• **Given data**
************

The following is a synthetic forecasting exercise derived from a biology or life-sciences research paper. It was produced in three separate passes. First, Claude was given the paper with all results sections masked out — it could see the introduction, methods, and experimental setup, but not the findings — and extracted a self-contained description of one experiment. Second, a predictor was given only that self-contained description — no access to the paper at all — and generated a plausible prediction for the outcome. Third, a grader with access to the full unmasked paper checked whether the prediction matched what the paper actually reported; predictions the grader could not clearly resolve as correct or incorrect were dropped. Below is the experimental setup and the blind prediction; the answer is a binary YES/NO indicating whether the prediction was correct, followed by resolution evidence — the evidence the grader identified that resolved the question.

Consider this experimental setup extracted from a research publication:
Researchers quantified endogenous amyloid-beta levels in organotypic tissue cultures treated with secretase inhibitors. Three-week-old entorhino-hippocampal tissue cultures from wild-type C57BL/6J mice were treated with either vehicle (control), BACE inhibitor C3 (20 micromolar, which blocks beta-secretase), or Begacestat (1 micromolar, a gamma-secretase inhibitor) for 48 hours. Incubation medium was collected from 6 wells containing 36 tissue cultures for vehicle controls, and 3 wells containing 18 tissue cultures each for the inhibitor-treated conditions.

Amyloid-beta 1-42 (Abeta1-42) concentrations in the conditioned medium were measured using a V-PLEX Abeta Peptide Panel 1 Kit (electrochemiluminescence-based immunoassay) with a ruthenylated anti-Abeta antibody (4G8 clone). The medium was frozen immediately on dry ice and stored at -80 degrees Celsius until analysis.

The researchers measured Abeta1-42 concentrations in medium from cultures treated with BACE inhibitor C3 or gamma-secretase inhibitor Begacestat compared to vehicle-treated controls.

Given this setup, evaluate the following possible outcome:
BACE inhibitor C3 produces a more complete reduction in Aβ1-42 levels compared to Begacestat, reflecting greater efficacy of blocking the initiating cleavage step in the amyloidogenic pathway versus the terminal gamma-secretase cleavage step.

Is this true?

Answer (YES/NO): NO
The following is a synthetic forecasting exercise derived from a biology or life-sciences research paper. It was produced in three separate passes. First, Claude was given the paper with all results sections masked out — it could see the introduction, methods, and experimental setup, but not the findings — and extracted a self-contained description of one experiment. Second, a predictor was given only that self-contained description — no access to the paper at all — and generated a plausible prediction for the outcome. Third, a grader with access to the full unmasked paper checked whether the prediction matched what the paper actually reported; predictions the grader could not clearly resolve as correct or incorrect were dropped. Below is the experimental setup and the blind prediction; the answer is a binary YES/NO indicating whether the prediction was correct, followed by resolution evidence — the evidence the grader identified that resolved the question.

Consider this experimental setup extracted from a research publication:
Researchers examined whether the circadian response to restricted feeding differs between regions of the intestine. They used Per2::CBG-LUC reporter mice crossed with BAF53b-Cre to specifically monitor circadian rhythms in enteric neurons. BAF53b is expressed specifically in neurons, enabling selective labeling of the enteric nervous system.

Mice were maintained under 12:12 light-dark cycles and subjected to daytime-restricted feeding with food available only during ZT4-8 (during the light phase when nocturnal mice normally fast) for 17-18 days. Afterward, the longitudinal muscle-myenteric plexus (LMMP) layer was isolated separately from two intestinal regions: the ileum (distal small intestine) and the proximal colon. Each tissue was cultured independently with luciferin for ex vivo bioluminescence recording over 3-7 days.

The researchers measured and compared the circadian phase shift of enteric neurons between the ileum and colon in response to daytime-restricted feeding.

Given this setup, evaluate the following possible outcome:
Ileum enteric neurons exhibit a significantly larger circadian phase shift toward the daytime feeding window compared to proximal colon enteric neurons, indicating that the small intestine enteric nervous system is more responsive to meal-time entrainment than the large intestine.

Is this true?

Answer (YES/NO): NO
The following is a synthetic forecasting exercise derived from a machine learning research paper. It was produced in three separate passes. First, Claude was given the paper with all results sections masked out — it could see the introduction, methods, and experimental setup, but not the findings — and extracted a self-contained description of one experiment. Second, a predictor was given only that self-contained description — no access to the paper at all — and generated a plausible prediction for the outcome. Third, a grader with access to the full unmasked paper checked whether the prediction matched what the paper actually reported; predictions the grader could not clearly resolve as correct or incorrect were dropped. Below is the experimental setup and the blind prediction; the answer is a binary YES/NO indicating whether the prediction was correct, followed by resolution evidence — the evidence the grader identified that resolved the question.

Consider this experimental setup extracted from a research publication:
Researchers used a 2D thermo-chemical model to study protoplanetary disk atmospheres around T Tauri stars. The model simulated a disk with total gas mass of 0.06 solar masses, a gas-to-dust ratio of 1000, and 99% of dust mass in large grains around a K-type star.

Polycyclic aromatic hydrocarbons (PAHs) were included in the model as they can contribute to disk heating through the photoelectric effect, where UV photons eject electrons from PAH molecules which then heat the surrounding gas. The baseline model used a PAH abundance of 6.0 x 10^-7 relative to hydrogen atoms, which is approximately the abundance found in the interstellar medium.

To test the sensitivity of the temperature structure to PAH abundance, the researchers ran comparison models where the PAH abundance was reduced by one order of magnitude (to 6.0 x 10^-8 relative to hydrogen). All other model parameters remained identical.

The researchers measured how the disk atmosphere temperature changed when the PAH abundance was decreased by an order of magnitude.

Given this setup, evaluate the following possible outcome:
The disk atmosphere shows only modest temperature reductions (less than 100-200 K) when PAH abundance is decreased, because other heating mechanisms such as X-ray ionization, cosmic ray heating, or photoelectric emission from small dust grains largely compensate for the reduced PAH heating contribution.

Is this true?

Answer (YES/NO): NO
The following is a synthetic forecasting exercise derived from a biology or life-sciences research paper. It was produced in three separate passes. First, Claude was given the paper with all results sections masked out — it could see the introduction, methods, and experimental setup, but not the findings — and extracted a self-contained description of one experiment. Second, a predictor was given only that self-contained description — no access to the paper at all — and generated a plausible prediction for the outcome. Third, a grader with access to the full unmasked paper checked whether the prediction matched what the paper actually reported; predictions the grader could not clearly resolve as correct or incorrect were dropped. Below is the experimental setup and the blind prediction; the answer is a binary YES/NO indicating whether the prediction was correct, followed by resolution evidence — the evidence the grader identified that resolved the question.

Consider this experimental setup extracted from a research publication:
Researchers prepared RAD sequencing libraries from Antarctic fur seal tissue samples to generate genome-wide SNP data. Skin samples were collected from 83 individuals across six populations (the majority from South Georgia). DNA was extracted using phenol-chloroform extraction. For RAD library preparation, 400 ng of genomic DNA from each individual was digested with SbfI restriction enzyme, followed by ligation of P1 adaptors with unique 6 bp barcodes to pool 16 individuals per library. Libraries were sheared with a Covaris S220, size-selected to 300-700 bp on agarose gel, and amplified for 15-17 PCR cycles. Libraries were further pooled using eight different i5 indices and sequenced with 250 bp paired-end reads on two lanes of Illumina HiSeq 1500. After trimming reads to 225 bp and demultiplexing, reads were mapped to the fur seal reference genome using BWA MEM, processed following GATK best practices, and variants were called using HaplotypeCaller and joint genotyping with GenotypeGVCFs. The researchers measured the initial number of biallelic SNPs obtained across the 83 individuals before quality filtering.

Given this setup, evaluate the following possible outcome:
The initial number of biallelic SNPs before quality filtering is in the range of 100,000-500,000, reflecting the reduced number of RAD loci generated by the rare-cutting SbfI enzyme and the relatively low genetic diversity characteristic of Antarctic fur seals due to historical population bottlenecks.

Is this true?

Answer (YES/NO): NO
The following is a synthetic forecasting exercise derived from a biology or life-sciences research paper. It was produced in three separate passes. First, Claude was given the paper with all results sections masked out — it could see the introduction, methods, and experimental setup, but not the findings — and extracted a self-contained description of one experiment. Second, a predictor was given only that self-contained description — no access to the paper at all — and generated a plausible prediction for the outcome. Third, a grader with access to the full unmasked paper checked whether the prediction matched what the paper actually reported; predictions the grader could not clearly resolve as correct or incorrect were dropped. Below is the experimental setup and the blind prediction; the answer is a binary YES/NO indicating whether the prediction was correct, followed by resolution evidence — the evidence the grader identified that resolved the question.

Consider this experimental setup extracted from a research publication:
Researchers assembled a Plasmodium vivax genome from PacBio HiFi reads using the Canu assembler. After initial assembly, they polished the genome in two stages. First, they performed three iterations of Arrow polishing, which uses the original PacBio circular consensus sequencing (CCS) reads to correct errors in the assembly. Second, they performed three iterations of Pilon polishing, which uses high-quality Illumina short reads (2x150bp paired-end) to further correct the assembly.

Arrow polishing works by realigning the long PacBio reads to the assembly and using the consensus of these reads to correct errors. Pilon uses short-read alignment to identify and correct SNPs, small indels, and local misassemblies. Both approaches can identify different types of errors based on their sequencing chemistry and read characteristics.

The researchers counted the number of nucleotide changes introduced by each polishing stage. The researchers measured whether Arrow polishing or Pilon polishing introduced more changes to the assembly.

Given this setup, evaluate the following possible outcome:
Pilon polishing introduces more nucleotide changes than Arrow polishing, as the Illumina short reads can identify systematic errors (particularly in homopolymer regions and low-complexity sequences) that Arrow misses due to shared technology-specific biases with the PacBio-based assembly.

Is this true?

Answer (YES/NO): NO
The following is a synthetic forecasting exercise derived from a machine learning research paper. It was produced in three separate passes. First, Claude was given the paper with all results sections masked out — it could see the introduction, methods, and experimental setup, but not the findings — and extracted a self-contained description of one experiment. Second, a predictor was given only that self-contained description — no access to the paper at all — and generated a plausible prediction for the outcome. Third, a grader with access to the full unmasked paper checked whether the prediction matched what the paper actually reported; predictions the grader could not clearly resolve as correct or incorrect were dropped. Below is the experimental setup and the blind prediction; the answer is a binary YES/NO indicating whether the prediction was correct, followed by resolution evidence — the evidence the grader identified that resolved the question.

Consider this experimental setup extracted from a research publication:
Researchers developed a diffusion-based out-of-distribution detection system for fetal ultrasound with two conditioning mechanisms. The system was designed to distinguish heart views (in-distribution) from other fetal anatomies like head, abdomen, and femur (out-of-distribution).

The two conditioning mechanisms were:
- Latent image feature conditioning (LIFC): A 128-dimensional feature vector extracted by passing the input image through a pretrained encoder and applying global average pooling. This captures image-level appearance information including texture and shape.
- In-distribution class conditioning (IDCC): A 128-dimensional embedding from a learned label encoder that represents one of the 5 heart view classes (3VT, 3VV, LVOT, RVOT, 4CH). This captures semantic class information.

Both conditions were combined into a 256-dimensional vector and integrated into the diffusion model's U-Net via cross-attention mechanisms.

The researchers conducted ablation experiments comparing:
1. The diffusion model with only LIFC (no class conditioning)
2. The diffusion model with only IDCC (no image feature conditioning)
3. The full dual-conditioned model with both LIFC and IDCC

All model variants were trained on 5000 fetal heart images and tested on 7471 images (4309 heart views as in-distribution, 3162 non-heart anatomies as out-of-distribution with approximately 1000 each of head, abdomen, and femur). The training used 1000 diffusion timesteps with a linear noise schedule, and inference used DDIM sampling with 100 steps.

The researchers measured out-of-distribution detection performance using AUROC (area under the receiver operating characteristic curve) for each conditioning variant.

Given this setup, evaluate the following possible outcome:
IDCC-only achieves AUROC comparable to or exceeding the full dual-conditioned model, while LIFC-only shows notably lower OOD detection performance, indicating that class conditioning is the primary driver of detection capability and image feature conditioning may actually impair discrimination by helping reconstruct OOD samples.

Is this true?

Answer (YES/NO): NO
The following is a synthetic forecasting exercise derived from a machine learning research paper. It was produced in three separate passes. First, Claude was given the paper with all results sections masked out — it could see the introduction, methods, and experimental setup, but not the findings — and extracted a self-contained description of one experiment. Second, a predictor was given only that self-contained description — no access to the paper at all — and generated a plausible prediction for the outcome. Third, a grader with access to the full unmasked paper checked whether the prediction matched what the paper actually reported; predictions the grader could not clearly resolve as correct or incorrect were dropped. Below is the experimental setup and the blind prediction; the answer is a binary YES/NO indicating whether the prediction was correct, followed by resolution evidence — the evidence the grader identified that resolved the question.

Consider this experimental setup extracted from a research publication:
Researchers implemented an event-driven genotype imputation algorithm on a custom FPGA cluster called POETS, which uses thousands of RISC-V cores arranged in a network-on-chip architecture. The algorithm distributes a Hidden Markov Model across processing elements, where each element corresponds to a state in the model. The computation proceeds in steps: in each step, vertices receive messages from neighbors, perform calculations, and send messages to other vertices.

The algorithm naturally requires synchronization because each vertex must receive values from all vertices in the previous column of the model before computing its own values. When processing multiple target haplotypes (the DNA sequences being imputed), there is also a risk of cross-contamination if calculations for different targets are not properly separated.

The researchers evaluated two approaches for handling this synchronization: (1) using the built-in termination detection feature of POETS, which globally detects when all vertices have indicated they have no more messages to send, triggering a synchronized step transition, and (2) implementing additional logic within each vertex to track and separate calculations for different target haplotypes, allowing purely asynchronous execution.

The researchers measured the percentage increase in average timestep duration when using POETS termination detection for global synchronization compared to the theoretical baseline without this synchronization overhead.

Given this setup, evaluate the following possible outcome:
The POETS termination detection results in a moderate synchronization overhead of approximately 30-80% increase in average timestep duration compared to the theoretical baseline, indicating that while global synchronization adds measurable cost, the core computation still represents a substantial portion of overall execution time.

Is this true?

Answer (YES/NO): NO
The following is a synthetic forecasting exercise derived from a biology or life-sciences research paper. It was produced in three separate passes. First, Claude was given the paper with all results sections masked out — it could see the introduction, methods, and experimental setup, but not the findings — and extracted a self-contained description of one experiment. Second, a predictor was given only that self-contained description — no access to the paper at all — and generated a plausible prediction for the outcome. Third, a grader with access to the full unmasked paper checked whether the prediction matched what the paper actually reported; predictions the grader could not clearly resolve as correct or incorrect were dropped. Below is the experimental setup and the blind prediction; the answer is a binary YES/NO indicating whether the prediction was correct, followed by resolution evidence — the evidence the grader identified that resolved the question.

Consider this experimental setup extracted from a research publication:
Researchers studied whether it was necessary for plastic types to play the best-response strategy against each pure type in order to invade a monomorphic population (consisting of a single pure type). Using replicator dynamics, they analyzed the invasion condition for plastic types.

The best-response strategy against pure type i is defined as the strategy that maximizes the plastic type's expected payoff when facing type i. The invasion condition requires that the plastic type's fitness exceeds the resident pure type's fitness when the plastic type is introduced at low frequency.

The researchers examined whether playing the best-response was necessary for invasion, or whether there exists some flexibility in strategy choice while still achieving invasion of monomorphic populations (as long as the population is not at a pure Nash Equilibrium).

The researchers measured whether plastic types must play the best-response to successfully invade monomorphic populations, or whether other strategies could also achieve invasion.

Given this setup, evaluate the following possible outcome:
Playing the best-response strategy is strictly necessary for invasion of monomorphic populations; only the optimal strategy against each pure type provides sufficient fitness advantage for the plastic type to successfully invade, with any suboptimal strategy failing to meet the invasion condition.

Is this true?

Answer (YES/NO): NO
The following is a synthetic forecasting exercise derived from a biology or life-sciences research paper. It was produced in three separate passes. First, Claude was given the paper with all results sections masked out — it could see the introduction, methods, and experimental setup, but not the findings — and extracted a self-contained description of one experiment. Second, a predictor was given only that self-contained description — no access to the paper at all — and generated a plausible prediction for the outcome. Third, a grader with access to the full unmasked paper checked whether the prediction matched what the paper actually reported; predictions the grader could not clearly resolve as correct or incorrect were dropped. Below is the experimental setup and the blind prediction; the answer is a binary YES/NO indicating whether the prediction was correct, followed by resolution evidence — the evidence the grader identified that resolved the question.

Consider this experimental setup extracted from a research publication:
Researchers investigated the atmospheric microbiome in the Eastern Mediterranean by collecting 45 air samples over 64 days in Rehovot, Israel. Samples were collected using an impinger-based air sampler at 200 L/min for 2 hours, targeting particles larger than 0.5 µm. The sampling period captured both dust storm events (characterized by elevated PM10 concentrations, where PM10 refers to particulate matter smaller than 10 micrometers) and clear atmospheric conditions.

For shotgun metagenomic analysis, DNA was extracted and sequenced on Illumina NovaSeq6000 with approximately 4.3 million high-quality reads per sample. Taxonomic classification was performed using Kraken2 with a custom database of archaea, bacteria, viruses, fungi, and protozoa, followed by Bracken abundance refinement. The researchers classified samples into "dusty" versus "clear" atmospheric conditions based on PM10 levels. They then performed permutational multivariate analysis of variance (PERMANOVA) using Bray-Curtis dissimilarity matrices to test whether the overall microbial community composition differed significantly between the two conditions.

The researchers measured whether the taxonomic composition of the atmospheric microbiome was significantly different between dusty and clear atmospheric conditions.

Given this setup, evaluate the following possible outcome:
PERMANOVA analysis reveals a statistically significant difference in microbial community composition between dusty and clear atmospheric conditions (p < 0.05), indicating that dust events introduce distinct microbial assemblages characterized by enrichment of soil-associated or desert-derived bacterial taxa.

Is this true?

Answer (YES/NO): YES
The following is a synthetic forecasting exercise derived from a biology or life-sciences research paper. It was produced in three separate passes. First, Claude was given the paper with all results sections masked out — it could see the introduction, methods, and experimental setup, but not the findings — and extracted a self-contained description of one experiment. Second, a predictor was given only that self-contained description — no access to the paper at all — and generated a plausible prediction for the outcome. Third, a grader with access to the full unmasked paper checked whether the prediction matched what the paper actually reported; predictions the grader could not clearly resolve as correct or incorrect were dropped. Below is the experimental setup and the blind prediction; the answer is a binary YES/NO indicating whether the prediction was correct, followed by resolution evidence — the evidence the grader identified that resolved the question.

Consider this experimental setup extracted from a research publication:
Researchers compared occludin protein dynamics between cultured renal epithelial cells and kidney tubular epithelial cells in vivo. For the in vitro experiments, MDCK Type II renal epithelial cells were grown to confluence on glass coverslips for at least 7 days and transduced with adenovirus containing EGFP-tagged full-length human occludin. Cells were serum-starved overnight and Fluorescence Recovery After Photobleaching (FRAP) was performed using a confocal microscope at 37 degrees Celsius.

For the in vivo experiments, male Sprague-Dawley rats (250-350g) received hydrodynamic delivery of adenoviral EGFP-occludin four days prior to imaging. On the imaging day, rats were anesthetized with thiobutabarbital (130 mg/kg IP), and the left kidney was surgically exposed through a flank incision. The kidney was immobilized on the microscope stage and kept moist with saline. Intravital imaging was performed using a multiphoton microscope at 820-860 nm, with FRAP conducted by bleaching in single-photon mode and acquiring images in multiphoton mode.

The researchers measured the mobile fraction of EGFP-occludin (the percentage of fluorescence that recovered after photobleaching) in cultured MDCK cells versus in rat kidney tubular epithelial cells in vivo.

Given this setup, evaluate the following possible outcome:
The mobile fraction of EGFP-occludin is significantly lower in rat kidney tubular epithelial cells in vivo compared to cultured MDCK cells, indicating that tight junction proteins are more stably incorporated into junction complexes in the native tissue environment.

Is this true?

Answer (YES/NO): YES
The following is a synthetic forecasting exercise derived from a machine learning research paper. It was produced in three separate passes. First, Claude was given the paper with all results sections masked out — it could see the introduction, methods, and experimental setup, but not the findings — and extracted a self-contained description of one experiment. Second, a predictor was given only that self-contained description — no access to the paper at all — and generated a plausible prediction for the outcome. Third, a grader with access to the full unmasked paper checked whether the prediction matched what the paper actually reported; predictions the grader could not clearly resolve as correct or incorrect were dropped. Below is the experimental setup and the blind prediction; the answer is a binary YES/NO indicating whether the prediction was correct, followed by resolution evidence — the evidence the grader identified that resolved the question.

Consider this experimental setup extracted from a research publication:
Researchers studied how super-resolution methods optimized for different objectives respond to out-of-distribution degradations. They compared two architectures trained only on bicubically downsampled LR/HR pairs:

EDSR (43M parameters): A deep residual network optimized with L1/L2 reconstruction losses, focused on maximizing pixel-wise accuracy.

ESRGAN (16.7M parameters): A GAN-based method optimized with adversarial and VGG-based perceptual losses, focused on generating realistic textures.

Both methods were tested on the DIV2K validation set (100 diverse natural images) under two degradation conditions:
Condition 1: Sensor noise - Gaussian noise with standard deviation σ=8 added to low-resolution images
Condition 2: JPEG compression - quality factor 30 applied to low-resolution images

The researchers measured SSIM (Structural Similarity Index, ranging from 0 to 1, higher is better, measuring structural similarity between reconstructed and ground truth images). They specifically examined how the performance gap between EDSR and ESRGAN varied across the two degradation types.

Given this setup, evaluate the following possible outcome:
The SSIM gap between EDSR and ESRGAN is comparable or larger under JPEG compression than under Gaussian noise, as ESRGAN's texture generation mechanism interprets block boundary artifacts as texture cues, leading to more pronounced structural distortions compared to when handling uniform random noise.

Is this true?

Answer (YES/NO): NO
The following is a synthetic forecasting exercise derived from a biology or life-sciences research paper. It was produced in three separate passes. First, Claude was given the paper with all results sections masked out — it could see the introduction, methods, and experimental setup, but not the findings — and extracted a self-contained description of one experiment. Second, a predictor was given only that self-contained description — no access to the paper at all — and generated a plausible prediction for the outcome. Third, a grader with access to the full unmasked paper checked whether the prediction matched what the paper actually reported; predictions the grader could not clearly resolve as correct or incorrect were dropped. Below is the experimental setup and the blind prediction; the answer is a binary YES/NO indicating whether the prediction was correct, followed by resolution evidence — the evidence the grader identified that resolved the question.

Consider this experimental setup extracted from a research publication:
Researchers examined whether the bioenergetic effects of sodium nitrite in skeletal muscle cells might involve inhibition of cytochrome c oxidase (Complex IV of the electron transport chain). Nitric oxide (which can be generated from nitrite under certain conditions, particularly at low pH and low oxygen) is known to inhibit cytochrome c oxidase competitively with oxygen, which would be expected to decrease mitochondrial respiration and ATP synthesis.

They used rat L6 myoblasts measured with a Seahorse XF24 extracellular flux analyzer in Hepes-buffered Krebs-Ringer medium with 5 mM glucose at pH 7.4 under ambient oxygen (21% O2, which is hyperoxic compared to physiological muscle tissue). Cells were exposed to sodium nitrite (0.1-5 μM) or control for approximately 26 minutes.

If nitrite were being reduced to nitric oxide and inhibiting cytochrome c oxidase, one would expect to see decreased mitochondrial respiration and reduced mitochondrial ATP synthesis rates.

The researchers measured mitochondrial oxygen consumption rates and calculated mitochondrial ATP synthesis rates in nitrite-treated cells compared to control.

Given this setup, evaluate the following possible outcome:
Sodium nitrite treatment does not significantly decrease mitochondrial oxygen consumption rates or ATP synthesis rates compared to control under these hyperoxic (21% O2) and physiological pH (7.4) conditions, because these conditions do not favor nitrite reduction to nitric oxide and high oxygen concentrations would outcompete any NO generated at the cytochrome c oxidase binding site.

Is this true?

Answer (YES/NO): YES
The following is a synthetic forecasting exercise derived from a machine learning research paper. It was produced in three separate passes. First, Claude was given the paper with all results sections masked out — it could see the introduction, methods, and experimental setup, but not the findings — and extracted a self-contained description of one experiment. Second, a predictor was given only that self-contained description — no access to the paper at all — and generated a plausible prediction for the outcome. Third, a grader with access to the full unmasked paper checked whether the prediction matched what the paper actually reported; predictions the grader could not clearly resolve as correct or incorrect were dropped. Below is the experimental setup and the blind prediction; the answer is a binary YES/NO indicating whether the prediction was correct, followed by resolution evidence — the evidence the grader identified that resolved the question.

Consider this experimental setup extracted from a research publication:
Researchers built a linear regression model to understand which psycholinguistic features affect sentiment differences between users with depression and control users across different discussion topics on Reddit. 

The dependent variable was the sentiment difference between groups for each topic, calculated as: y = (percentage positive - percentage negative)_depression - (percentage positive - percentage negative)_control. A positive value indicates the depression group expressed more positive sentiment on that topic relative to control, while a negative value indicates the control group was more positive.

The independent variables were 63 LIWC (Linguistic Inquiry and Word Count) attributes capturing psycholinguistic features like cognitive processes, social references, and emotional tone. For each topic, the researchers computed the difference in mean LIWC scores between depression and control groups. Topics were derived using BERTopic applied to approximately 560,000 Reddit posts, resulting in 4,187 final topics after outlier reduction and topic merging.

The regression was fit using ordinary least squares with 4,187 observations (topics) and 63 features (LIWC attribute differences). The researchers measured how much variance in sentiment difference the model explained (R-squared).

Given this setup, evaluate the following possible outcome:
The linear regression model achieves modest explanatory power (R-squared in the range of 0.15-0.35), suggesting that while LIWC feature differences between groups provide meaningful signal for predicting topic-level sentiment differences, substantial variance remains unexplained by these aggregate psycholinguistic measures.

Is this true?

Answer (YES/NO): YES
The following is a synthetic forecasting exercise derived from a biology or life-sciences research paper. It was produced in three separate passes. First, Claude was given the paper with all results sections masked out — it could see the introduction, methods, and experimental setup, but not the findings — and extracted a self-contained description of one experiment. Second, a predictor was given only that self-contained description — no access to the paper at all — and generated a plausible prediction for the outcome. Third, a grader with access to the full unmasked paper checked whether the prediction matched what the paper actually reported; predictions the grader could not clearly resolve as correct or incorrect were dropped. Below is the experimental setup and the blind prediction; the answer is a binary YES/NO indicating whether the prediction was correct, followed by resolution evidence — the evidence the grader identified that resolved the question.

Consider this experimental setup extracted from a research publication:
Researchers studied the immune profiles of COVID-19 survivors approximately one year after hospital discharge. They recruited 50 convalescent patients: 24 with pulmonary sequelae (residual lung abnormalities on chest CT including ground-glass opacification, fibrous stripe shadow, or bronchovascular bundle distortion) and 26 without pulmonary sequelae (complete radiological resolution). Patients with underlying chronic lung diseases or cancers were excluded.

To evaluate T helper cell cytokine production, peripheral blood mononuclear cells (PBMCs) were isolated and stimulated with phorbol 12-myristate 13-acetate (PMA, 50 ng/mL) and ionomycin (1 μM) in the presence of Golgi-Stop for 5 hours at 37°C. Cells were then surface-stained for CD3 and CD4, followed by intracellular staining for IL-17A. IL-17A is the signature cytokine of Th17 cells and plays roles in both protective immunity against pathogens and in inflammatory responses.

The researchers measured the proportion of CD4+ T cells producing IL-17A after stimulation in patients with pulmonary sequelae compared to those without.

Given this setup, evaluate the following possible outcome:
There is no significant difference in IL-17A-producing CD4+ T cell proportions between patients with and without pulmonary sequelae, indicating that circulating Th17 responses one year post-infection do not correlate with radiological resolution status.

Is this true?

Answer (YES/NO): NO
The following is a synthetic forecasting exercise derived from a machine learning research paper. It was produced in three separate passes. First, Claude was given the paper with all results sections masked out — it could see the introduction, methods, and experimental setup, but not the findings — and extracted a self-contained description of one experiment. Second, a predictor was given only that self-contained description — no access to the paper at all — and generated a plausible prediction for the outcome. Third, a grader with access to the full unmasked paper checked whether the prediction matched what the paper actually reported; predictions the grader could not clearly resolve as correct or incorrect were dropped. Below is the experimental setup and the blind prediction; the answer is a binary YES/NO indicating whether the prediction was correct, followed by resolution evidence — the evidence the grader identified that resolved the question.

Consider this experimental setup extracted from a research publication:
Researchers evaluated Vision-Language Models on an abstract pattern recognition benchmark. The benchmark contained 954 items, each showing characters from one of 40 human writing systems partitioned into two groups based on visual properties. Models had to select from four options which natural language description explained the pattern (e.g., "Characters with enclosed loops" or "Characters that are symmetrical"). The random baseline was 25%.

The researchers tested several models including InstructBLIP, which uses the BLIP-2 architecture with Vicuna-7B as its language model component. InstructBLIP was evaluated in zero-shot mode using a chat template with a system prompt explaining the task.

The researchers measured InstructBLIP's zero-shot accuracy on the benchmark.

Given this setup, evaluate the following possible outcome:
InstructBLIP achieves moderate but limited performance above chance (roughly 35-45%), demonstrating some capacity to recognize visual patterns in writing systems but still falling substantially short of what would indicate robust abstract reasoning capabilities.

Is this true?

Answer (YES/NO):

************

• **Exercise details**
Within the listing above, how many lines contain "nucleotide"? Please respond with the number and nothing else.

• **Solved exercise**
2